RMIT Group income was $1.955bn, up 8% on ’24, ahead of expenditure which increased by 5%, to $1.857bn for an after income tax profit of $32m. “Revenue growth across international and domestic student cohorts has improved operating performance, enhancing long-term financial sustainability” is the message.” However RMIT acknowledged, “a number of positive one-off items that contributed to this strong result.”
Deakin U’s consolidated account showed a $56.5m net result on $1.573bn revenue and income, (up nearly 10 %). Earnings from on-shore internationals was up very close to 14%, to $353m. Costs increased nearly 3%, with staff outlays up 5% to $932m accounting for 60% or so. DU attributes the rise to enterprise agreement increases and more employees “to support teaching and research.” DU “also anticipates” a deficit this year.

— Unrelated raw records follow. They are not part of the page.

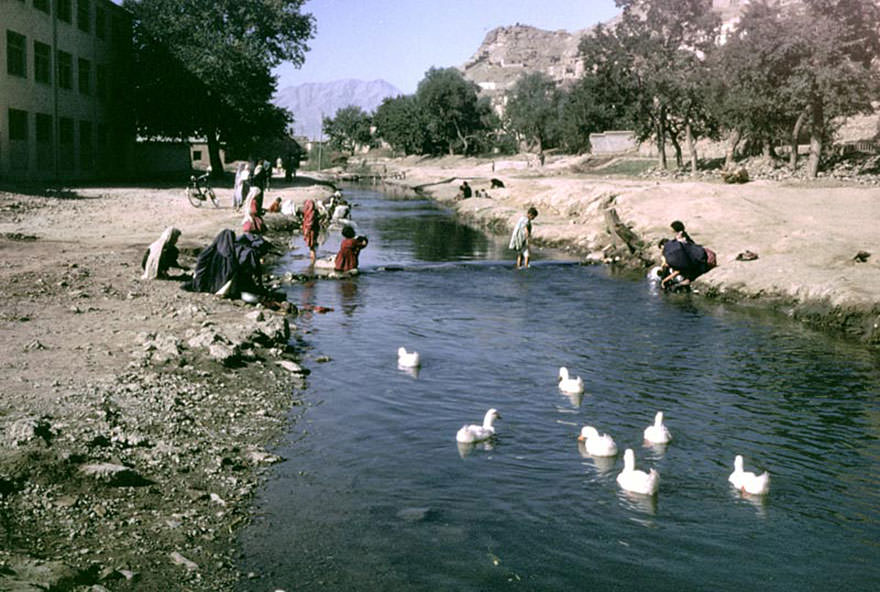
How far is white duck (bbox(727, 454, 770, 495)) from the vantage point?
780 cm

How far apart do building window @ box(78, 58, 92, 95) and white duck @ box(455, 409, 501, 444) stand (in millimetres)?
40374

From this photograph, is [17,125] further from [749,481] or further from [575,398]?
[749,481]

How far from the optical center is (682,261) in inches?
813

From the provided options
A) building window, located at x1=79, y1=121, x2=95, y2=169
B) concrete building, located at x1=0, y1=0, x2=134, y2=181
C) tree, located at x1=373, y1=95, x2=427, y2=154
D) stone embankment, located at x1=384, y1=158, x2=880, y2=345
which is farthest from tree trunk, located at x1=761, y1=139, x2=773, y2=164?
tree, located at x1=373, y1=95, x2=427, y2=154

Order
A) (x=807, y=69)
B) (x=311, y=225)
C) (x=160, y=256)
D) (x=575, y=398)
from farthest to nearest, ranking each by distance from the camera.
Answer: (x=807, y=69) → (x=311, y=225) → (x=160, y=256) → (x=575, y=398)

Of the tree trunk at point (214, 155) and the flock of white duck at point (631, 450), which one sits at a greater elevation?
the tree trunk at point (214, 155)

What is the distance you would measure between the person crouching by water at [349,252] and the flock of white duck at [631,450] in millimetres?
10947

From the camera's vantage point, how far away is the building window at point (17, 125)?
3550 cm

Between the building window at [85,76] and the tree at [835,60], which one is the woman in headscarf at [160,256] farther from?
the tree at [835,60]

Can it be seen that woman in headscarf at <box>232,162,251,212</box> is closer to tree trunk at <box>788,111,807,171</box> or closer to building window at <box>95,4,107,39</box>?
building window at <box>95,4,107,39</box>

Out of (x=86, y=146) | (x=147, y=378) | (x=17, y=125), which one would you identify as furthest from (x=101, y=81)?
(x=147, y=378)

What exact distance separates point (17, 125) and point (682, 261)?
98.5 feet

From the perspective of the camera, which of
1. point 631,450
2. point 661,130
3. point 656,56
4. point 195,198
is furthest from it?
point 661,130

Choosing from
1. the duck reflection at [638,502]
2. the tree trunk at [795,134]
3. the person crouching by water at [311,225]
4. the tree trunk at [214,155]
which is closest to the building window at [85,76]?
the tree trunk at [214,155]
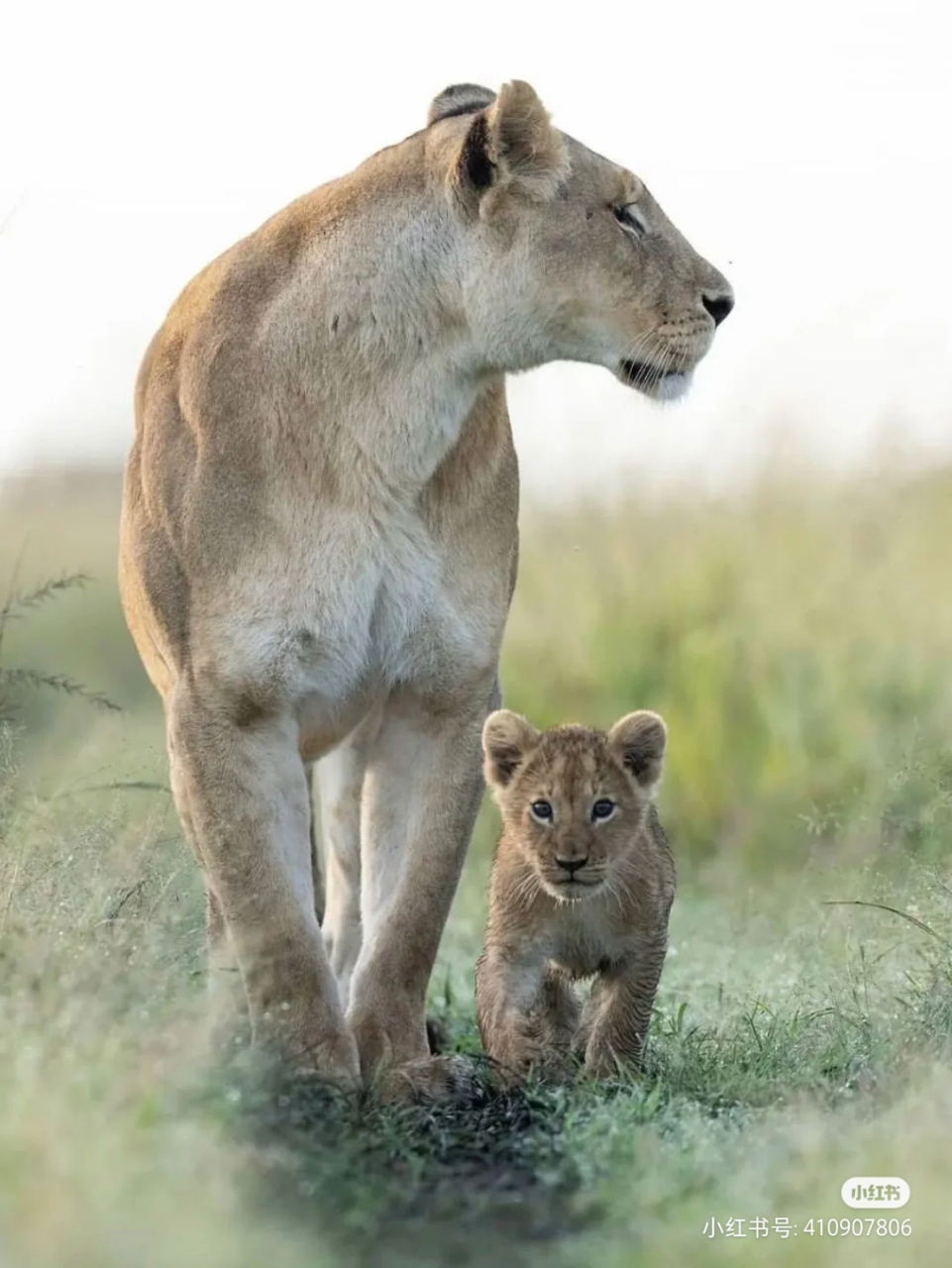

Swinburne U’s consolidated operating revenue and income was $942m last year, down $18m on 2024. However, expenses from continuing operations were up $26m to $914m. There was a $35m drop in income from on-shore overseas students, which fell from $276m in 2024 to $241m last year. Staff costs on the consolidated account were up $44m, to $471m.
Victoria U reports an underlying operating result of $35m, which it attributes to “record student numbers.” There were 39,500 total students (heads not EFTS) last year, compared to just under 31,000 in 2022. Enrolment growth drove a 13% hike in VU Group revenue to $699m.
Federation U continues to recover from its COVID crunch. Revenue from continuing operations bottomed-out at $266m in 2022 (down from $325m in ’21). Last year it was $359m, but expenses were also up, $19m on 2024 for a net loss of $32m.